On another occasion, I was waiting for my partner’s arrival and decided to put on the harness and dildo ahead of time. I covered myself and the dildo with a bathrobe, but there was no mistaking the fact that when I looked down there was sticking out what looked like a large firm erection. For a brief instant, it brought back my fear that wearing a dildo would force me to confront in a demoralizing fashion my own failed phallus, my mutilated masculinity. But that was not at all what I felt. Instead, I felt joyfully empowered.
My thoughts went to a glib one-liner from my lesbian friend: “A dyke with a dildo can outlast a male anytime.” I realized that that was equally true for a prostate cancer patient with a dildo, and I almost started laughing. I was playing a role and doing it better than I ever could before I became impotent. I had acquired a performance capability that surpassed “male” and I was thoroughly enjoying the “play” part of sex. When I reported this experience to my lesbian friend, she suggested that my partner and I explore oral sex with the dildo.
Once again, my first thought was, “That’s absurd.” But since everything else she suggested had worked better than I could have imagined, my partner and I took on the challenge. Simply stated, there has now been enough acceptance of the dildo as a sexual object—and transference from “object” to “organ”—that the visual image of my partner mouthing the dildo was indeed highly erotic in the context of our sex play. On another occasion, in order to tease me, my partner started playing with the dildo in a flirtatious fashion outside of the bedroom. I found the activity erotic and sufficiently distracting that I had to ask her to stop so that I could concentrate on what I was doing.
[Warkentin, K.M., Gray, R.E., & Wassersug, R.J. (2006). Restoration of Satisfying Sex for a Castrated Patient with Complete Impotence: A Case Study. Journal of Sex & Marital Therapy, 32, 389-399.]
How did the use of a strap-on help this couple rediscover their sexual life together?
The strap-on and manual penile stimulation allowed a fully impotent man to become orgasmic again and to satisfy his partner. This was only possible because of the acceptance, cooperation, and participation of his partner. The dildo was not “his” dildo, but “their” dildo.
The strap-on allowed for natural thrusting movements without fear of coming out of the vagina. This permitted sensual belly-to-belly, breast-to-breast, and eye-to-eye contact.

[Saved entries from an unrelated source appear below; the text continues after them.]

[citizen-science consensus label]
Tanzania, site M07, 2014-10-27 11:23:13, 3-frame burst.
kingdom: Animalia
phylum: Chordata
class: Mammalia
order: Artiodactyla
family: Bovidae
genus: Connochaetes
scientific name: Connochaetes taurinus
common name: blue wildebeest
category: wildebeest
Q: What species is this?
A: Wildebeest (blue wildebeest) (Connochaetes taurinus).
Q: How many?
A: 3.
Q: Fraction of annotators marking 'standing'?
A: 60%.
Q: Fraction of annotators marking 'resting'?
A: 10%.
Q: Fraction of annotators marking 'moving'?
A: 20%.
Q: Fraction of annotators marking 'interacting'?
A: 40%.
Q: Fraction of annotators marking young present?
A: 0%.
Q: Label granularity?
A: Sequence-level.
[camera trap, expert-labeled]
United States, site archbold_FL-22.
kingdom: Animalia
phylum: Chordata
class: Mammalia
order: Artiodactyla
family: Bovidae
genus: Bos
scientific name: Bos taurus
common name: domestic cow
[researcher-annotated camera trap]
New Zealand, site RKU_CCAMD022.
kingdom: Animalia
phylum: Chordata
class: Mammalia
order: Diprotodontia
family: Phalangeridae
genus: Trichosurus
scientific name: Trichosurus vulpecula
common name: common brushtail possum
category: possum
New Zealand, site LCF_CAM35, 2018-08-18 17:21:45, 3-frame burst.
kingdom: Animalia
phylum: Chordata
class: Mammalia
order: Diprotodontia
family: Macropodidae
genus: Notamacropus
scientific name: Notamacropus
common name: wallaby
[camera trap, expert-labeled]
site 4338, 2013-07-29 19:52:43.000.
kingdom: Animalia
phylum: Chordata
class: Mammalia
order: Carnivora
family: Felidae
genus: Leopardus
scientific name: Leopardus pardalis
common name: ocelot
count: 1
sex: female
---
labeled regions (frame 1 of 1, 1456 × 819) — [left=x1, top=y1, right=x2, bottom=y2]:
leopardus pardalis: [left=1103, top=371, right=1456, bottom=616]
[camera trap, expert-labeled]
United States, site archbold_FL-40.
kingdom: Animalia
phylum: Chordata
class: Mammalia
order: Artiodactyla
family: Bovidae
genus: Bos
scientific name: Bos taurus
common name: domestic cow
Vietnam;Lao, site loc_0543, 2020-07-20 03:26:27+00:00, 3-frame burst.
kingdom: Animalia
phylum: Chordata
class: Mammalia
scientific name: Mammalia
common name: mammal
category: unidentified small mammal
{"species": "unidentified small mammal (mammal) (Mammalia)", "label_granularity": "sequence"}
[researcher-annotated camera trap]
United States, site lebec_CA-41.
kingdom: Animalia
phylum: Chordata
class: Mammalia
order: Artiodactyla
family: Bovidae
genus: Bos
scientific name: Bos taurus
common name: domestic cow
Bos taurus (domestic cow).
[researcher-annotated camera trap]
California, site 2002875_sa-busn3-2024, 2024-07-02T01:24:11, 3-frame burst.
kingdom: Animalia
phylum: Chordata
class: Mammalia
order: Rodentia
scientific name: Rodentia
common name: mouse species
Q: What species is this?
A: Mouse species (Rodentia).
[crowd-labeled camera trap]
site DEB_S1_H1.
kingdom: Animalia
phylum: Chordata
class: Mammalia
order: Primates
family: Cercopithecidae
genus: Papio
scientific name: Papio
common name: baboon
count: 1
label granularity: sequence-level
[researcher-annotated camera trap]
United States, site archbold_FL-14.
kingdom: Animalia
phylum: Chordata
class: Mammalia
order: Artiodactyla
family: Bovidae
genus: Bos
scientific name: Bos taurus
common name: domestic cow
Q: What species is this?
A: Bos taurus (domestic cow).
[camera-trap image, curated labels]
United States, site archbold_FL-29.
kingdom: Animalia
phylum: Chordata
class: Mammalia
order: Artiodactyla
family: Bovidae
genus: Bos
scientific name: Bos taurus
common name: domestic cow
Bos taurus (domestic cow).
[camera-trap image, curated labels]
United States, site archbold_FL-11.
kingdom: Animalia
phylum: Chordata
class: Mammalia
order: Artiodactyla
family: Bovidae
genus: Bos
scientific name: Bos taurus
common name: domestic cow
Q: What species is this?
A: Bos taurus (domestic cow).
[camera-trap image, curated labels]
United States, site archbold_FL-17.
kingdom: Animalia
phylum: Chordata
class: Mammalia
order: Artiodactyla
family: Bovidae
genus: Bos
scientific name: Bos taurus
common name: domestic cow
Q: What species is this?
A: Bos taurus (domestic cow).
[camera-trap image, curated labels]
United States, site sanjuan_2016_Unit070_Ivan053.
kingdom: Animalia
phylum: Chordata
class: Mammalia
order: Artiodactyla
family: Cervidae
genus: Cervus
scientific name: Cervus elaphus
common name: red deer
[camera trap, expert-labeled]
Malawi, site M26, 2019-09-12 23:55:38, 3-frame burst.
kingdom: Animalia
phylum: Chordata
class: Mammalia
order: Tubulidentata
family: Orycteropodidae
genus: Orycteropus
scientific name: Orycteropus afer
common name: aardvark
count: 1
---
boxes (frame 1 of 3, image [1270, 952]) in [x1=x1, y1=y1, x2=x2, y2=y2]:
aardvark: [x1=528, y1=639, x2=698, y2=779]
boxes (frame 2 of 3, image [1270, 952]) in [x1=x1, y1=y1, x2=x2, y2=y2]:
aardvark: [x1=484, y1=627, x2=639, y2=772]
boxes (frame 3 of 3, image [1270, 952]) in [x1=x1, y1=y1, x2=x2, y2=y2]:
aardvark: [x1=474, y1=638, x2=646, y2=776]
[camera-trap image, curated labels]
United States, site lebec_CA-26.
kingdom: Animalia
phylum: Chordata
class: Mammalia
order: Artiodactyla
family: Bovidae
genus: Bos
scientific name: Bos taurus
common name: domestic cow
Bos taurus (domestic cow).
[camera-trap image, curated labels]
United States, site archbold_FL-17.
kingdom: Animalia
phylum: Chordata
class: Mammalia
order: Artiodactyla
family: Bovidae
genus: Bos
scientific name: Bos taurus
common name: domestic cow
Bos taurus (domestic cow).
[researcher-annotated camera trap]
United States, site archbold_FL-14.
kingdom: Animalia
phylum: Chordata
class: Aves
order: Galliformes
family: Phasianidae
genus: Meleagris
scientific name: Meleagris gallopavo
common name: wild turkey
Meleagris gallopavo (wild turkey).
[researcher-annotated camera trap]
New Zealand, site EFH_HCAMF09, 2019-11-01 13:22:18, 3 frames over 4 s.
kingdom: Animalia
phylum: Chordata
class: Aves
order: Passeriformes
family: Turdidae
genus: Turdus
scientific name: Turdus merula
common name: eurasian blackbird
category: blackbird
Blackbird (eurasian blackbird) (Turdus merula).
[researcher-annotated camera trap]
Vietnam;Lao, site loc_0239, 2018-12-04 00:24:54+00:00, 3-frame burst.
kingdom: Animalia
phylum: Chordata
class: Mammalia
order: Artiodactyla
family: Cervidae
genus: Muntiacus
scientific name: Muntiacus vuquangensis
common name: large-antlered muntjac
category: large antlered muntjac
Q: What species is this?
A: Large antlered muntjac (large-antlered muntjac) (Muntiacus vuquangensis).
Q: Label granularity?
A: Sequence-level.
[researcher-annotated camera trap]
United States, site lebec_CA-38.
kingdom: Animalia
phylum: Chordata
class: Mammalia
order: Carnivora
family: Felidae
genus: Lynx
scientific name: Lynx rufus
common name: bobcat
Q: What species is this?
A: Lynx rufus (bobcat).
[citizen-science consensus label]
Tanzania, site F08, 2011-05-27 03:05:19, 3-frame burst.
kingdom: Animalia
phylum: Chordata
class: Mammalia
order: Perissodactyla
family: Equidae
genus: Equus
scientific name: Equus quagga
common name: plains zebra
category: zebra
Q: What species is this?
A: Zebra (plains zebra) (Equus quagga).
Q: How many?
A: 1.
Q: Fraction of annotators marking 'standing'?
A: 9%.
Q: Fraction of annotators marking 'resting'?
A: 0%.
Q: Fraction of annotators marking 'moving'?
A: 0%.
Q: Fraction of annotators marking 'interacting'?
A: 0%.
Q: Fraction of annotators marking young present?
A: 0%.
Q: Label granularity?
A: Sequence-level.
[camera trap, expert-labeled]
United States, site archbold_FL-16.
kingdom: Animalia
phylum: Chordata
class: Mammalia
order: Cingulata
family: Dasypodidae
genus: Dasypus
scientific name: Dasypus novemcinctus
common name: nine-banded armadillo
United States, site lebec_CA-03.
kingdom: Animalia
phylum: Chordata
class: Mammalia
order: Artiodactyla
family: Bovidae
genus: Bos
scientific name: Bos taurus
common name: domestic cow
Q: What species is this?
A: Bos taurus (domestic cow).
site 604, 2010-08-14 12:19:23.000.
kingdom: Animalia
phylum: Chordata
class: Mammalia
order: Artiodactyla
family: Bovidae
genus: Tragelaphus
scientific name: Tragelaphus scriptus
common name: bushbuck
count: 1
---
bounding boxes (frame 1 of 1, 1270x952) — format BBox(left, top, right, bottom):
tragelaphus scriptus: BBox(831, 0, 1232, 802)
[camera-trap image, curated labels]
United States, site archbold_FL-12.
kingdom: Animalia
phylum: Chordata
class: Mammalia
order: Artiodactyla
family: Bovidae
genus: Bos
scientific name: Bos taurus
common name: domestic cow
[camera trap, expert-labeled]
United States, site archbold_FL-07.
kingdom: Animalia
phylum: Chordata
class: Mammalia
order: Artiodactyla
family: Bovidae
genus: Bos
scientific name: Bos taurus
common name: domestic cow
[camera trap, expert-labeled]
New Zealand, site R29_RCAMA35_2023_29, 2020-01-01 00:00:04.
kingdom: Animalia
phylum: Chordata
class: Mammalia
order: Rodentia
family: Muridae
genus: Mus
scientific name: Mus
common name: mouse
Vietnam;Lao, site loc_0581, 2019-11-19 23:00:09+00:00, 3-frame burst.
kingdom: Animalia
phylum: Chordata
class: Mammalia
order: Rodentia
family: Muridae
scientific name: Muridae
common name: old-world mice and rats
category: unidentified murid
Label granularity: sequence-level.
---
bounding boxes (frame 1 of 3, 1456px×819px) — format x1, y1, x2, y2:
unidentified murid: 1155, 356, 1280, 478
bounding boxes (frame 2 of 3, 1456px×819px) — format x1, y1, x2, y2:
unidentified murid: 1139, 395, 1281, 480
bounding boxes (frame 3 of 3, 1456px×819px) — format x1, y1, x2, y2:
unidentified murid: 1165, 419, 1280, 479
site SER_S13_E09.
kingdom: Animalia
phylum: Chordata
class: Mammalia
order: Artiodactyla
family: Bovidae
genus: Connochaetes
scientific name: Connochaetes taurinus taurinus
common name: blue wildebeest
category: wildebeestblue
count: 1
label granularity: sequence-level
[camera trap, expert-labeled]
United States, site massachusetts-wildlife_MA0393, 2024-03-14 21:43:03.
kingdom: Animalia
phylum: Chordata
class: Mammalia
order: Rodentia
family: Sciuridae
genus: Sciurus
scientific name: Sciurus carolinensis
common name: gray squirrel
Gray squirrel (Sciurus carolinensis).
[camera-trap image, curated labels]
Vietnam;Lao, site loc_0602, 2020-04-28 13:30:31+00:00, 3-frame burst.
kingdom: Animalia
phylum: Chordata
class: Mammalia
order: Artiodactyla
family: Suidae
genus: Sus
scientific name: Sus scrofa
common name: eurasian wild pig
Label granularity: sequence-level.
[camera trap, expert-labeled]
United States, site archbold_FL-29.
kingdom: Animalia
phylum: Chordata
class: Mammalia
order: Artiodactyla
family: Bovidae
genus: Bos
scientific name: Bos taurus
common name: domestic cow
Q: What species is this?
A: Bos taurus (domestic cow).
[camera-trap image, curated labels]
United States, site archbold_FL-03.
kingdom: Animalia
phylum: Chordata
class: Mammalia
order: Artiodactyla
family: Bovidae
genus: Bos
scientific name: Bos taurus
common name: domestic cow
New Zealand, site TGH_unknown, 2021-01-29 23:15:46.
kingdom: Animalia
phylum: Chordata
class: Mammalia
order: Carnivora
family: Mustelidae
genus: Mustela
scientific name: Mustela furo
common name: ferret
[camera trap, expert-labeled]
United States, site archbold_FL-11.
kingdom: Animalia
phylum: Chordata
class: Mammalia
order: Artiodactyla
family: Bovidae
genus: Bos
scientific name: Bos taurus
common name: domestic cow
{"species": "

The penis was external, so it could be stimulated manually, particularly the head. The moist environment provided by the partner’s lubricated hand, with firm and rhythmic manual penile stimulation, resulted in an orgasm. Enhanced vaginal stimulation was more satisfying for the partner, allowing orgasm during penetration.
What is the take-home message?
- Sexuality, sexual satisfaction, and orgasm are deeply rooted in the brain.
- Orgasm can occur in the absence of testosterone.
- Strap-ons allow for natural pelvic movements, full body contact, effective mutual genital stimulation, and elimination of performance anxiety.
- Strap-on dildo sex is an effective option for those with ED who don’t respond well to medical treatment.
- For more on strap-ons and other helpful sexual aids for men, see our article: Sex Toys for Erectile Dysfunction
References
[Warkentin, K.M., Gray, R.E., & Wassersug, R.J. (2006). Restoration of Satisfying Sex for a Castrated Patient with Complete Impotence: A Case Study. Journal of Sex & Marital Therapy, 32, 389-399.]